Two glass, on your ass. More so for poor Bill, who had less tolerance for it than some. I wasn’t feeling that great myself, so I left them an hour or so later. The rain had stopped, so the silences in-between drinks were worse. The two of them had taken to arm wrestling left-handed. I walked home and tried to get some sleep before my classes started. When I went to school in the afternoon with a raging hangover, I had to teach Bill’s classes as well, because Bill never showed up. I overheard the headmaster ringing him up, asking him where he was, and I could hear that long pause before the lie. And so could the headmaster.
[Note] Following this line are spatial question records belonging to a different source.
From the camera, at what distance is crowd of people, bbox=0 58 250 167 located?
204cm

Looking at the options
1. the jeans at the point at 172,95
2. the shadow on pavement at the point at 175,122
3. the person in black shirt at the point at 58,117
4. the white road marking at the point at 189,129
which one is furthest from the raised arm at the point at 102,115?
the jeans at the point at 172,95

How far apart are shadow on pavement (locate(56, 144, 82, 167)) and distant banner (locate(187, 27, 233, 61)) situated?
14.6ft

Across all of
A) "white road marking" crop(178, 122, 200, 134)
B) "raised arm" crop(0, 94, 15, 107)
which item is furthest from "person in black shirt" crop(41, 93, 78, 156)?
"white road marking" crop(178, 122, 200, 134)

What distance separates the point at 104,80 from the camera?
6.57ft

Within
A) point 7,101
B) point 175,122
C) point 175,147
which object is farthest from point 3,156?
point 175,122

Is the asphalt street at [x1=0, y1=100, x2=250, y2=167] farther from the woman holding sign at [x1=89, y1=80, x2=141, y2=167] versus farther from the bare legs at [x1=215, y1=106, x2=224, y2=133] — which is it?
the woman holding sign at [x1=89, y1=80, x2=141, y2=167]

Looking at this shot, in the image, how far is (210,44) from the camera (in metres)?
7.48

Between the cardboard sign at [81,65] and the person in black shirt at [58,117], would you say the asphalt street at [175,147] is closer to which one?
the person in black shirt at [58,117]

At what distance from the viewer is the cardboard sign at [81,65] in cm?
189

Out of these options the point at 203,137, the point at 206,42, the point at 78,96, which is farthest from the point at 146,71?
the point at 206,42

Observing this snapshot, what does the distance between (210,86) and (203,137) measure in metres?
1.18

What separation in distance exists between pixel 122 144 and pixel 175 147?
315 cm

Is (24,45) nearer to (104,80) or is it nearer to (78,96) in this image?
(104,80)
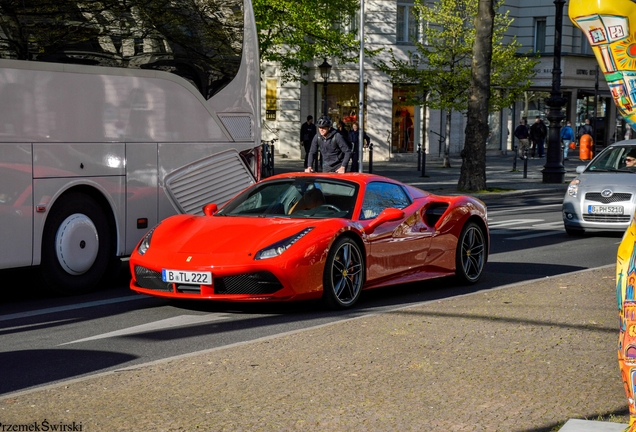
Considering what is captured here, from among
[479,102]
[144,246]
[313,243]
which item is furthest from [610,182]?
[479,102]

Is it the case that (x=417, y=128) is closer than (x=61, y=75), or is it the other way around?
(x=61, y=75)

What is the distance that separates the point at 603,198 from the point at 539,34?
39.0 m

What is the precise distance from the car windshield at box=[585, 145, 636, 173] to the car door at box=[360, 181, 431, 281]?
7529mm

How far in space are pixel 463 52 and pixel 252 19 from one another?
26.3 m

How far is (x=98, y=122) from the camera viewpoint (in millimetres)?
11000

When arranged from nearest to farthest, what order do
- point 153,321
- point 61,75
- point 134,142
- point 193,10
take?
point 153,321, point 61,75, point 134,142, point 193,10

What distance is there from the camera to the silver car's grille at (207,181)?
1225 centimetres

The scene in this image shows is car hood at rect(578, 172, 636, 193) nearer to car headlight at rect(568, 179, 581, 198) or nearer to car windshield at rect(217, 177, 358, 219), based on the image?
car headlight at rect(568, 179, 581, 198)

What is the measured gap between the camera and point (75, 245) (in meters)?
10.8

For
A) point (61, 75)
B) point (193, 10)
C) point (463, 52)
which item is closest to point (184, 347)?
Answer: point (61, 75)

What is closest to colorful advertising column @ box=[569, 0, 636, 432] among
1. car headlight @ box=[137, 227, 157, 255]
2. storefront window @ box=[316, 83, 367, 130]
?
car headlight @ box=[137, 227, 157, 255]

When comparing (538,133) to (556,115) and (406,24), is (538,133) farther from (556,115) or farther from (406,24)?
(556,115)

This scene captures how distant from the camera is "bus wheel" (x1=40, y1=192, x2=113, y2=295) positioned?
34.7ft

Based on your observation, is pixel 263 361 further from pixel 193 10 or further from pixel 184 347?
pixel 193 10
 Tony and I never even told a story in the end. I had one ready to go as well, and I think Tony did too. But we weren’t much in the mood for stories after the salaryman. It seemed that one was enough that night. We’d all had enough.

I saw Bill’s wife and kid in the street the other day. I guess that’s what reminded me of that night. The two of them, and this fucking rain. The kid’s got sandy coloured hair, like her dad. They didn’t even look at me. I don’t blame them, I’m just a sore reminder to them now. I hardly ever hear from Bill, just the odd email occasionally. I sometimes wonder if I should have done something, but back then I didn’t know what to do, or even if I had to do it. I wonder if Tony feels the same way. Now that Sol’s bar is closed, we’ve had to start going further afield for a drink. Tony doesn’t talk so much anymore about going to Brazil, or Spain, or China, but sometimes he’ll come up with a challenge, for old times’ sake. One night, I challenged him to tell me something interesting, and he started telling the salaryman story, without even realising what he was doing. I told him I’d heard it before.